My favorite package, however, was that of Kent Kresa of Northrop Grumman, one of the Washington region's biggest employers. Kresa's base salary of nearly $1.4 million was unique in that it included $94,104 for unused vacation time. And in a year in which Northrop's stock price ended the year where it began, and in which net income was a measly $64 million on $17 billion in sales, directors granted Kresa $7.8 million in bonus and incentive pay. Total take: $9.2 million. (Now that he's retired, Kresa's contract calls for an annual pension of $2.7 million, five years of country-club dues and $5,000-a-day consulting fees.)
Let's acknowledge right off that all these guys have performed well at very demanding jobs. But can anyone argue that, having worked their way up the corporate ladder, they would not have taken the jobs, or performed as well, if they were paid half as much?
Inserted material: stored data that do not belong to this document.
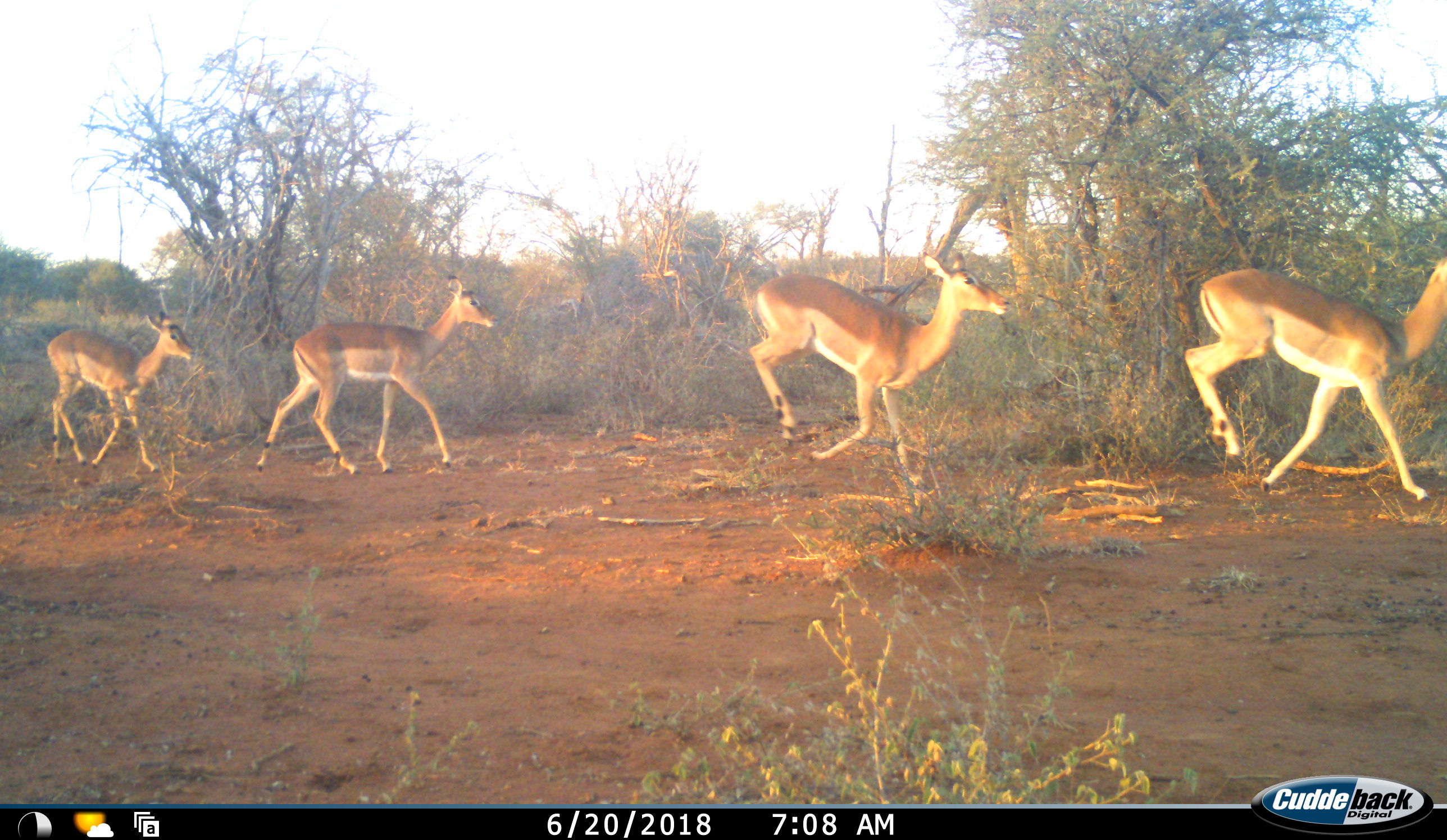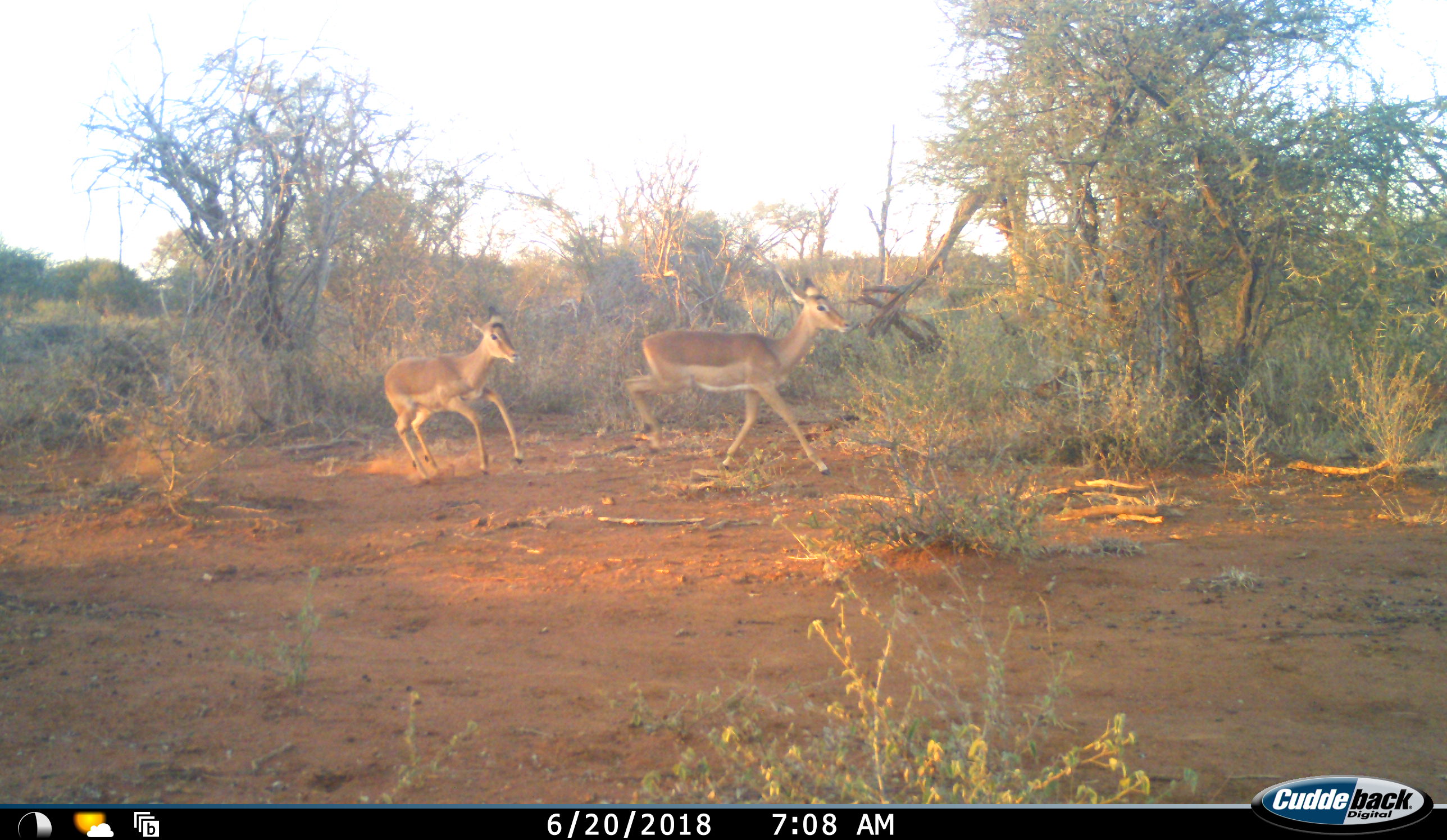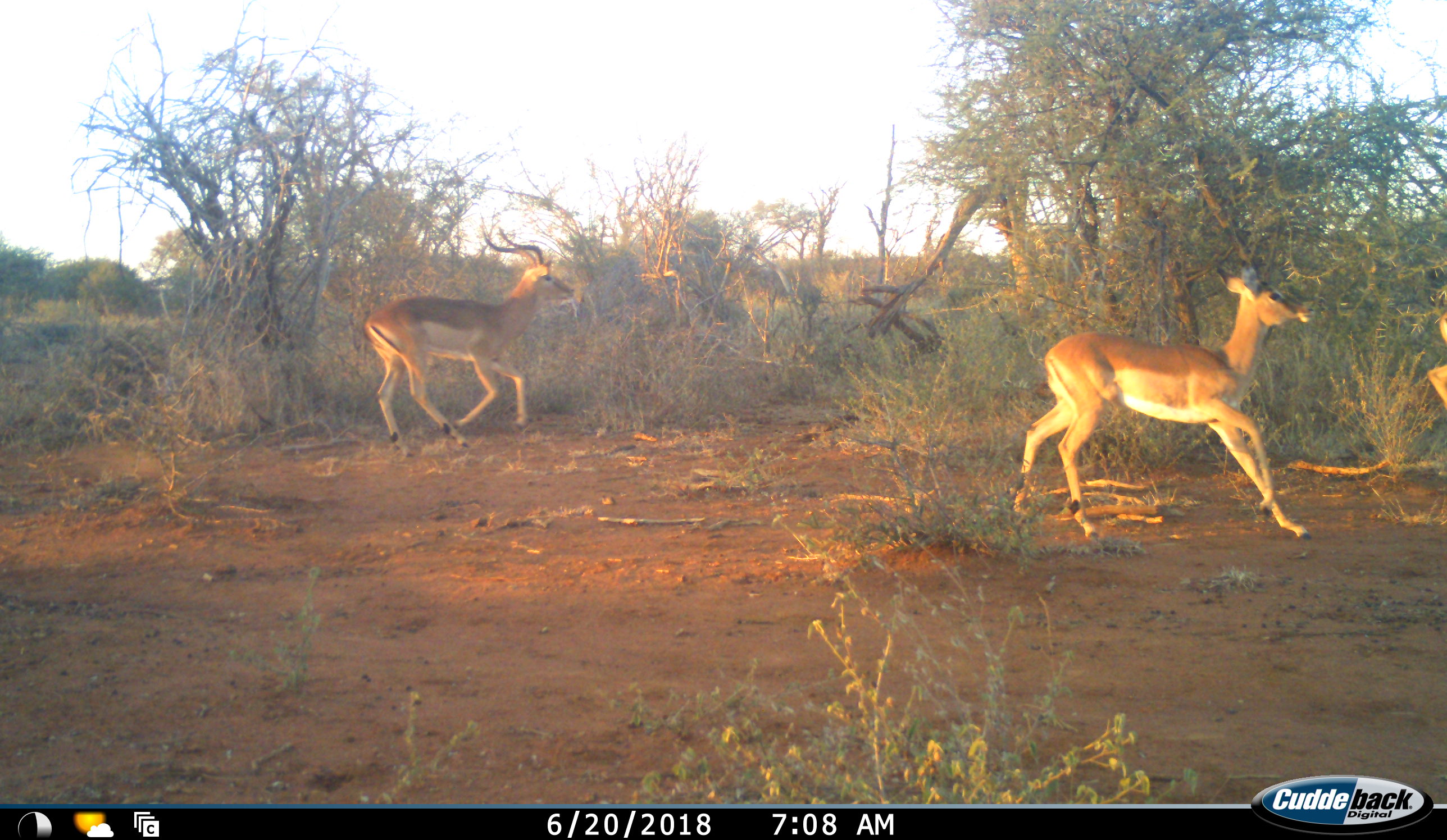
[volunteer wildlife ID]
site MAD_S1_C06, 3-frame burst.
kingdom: Animalia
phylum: Chordata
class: Mammalia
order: Artiodactyla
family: Bovidae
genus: Aepyceros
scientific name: Aepyceros melampus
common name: impala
Impala (Aepyceros melampus), count 5. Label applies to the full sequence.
Academic literature is unanimous in finding that there is no correlation between pay and company performance. And while directors go to elaborate lengths to show how pay varies with performance, their only explanation of why the overall levels are so high is that everyone else does it -- an excuse you wouldn't accept from your 8-year-old. (By the way, directors from all three defense firms declined to comment.)
Nor should anyone buy the argument that these executives "deserve" a small fraction of the billions of dollars in shareholder value they "created." As we have learned, shareholder value is an ephemeral thing that has as much to do with luck, the economy and mob psychology as it does with executive talent. There are also thousands of other people at these companies who can lay claim to that value creation. It's simply absurd to apply the scale of these corporate behemoths to the personal finances of one person, like a gratuity on a restaurant tab.
If we've learned anything from the Enrons and the Tycos, it's that bloated pay packages not only warp the judgment and ethics of corporate executives, they also warp the values of the larger society. Apparently these are lessons that corporate directors have yet to learn.